» **WHAT THIS TASK INVOLVES**
Pick out every line in the records below that contains the string "arched", counting only matches with the same capitalization.

» **RECORDS FOR THIS EXERCISE**
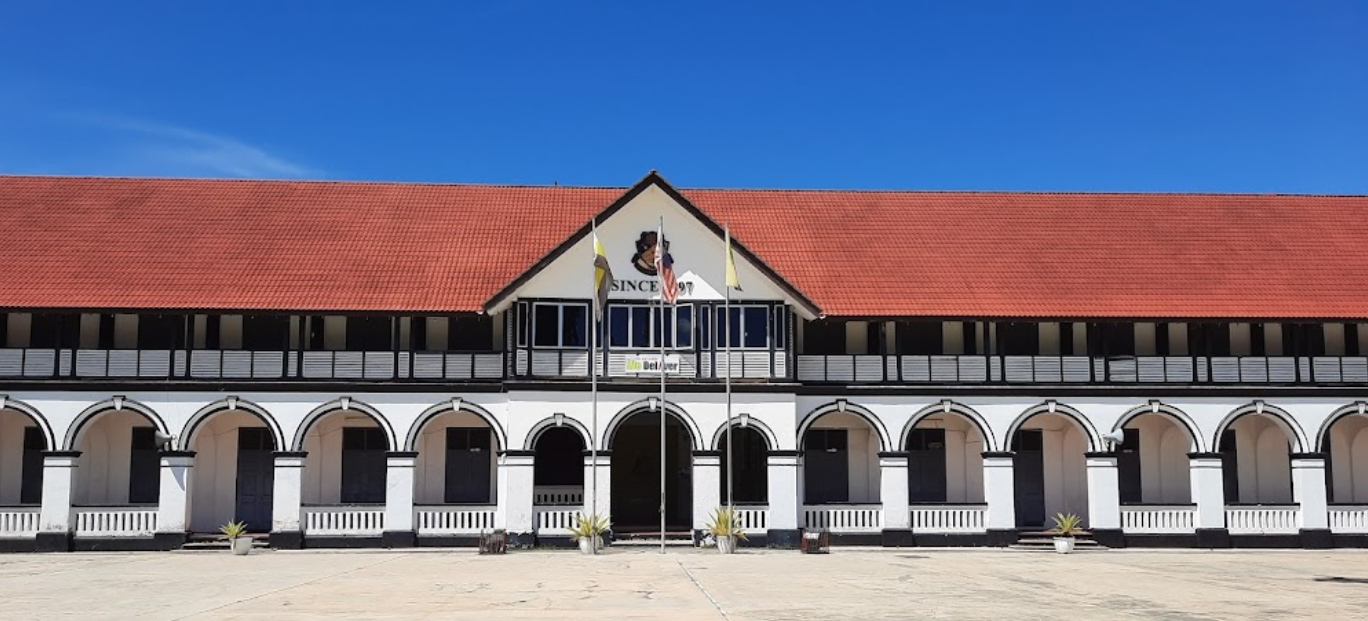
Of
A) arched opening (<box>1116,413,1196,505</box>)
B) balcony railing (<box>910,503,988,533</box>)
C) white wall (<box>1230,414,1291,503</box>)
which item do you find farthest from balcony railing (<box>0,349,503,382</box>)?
white wall (<box>1230,414,1291,503</box>)

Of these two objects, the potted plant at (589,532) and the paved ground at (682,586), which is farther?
the potted plant at (589,532)

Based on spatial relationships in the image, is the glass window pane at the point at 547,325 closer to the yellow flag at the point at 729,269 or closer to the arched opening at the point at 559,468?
the arched opening at the point at 559,468

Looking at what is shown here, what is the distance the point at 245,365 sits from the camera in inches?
1162

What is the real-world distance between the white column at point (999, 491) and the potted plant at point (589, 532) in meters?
9.02

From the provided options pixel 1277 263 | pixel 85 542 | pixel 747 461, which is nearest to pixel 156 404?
pixel 85 542

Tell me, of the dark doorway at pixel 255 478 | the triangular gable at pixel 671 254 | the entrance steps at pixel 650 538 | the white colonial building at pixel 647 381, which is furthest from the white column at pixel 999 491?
the dark doorway at pixel 255 478

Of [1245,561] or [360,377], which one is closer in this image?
[1245,561]

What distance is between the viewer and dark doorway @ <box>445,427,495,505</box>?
31094 mm

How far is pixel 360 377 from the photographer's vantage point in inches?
1169

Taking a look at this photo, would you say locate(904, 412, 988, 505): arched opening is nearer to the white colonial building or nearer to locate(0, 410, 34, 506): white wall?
the white colonial building

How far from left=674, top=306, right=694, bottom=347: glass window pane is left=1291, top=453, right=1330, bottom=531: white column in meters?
14.6

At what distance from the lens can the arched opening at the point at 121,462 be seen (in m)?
30.3

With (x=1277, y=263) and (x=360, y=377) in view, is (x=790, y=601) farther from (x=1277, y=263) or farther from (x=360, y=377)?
(x=1277, y=263)

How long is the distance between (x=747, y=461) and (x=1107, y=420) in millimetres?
8512
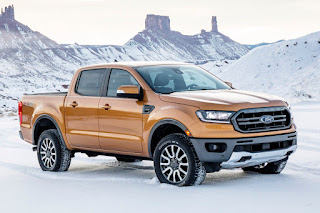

» **COMPLETE RESPONSE**
A) arched opening (<box>1116,413,1196,505</box>)
Based on spatial relationships in the image, is the glass window pane at the point at 547,325 closer to the yellow flag at the point at 729,269 or closer to the arched opening at the point at 559,468?
the arched opening at the point at 559,468
Taking a look at this photo, would you say locate(904, 412, 988, 505): arched opening is nearer to the white colonial building or nearer to locate(0, 410, 34, 506): white wall?
At what distance from the lens can the arched opening at the point at 121,462 be seen (in m)?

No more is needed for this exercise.